**WORK ORDER:**
Reproduce the forum discussion below about what counts as trivial, word for word.
START PASSAGE FOR REVIEW
GnomeDePlume · 11/12/2016 14:58

What is important and what is trivial is in the eye of the beholder. A bit like humour.

A teacher may think one child being teased is trivial. For the parent faced with their sobbing child it may be anything but trivial made worse if the teacher is dismissive.

The thread about compulsory showers is an interesting case in point. The teachers enforcing showers no doubt didnt see a problem with what they were doing. To them it was no doubt trivial. To the students who were stripping off it was anything but trivial as the hundreds of posters who have described similar experiences will attest.

Trifleorbust · 11/12/2016 15:00

GnomeDePlume: There is an element of subjectivity in it, of course. But there is also an element of using your common sense. Too many people seem to have lost the ability to recognise when something is trivial.

Namechangebitch · 11/12/2016 15:11

And the fact that people complain about trivial things means that when it really is serious it might be overlooked or dismissed.

OP posts:
GnomeDePlume · 11/12/2016 15:15

But who decides what is trivial? It is easy to dismiss something as trivial if you arent experiencing it yourself.
END PASSAGE FOR REVIEW
START LISTED RECORDS
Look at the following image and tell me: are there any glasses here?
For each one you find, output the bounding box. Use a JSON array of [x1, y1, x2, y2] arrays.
END LISTED RECORDS
START LISTED RECORDS
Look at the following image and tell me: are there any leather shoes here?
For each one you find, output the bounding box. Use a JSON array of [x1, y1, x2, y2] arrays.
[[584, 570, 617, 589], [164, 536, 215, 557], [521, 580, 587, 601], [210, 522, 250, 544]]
END LISTED RECORDS
**SOLUTION TO THIS TASK:**
GnomeDePlume · 11/12/2016 14:58

What is important and what is trivial is in the eye of the beholder. A bit like humour.

A teacher may think one child being teased is trivial. For the parent faced with their sobbing child it may be anything but trivial made worse if the teacher is dismissive.

The thread about compulsory showers is an interesting case in point. The teachers enforcing showers no doubt didnt see a problem with what they were doing. To them it was no doubt trivial. To the students who were stripping off it was anything but trivial as the hundreds of posters who have described similar experiences will attest.

Trifleorbust · 11/12/2016 15:00

GnomeDePlume: There is an element of subjectivity in it, of course. But there is also an element of using your common sense. Too many people seem to have lost the ability to recognise when something is trivial.

Namechangebitch · 11/12/2016 15:11

And the fact that people complain about trivial things means that when it really is serious it might be overlooked or dismissed.

OP posts:
GnomeDePlume · 11/12/2016 15:15

But who decides what is trivial? It is easy to dismiss something as trivial if you arent experiencing it yourself.